What is being asked
Give the records again in full, exactly as they appear.

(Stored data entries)
BEGIN

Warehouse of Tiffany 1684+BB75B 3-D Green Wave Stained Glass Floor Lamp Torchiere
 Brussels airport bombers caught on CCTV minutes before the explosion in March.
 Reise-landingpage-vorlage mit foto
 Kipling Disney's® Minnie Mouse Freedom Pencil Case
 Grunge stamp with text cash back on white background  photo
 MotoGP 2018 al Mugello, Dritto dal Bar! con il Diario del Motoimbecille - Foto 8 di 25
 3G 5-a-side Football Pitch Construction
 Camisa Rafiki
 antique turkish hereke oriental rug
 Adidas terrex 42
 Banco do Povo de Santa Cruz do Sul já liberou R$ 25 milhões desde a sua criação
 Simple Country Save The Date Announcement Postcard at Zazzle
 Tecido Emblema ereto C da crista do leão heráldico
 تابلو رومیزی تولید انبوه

END

Solution for this problem
Warehouse of Tiffany 1684+BB75B 3-D Green Wave Stained Glass Floor Lamp Torchiere
 Brussels airport bombers caught on CCTV minutes before the explosion in March.
 Reise-landingpage-vorlage mit foto
 Kipling Disney's® Minnie Mouse Freedom Pencil Case
 Grunge stamp with text cash back on white background  photo
 MotoGP 2018 al Mugello, Dritto dal Bar! con il Diario del Motoimbecille - Foto 8 di 25
 3G 5-a-side Football Pitch Construction
 Camisa Rafiki
 antique turkish hereke oriental rug
 Adidas terrex 42
 Banco do Povo de Santa Cruz do Sul já liberou R$ 25 milhões desde a sua criação
 Simple Country Save The Date Announcement Postcard at Zazzle
 Tecido Emblema ereto C da crista do leão heráldico
 تابلو رومیزی تولید انبوه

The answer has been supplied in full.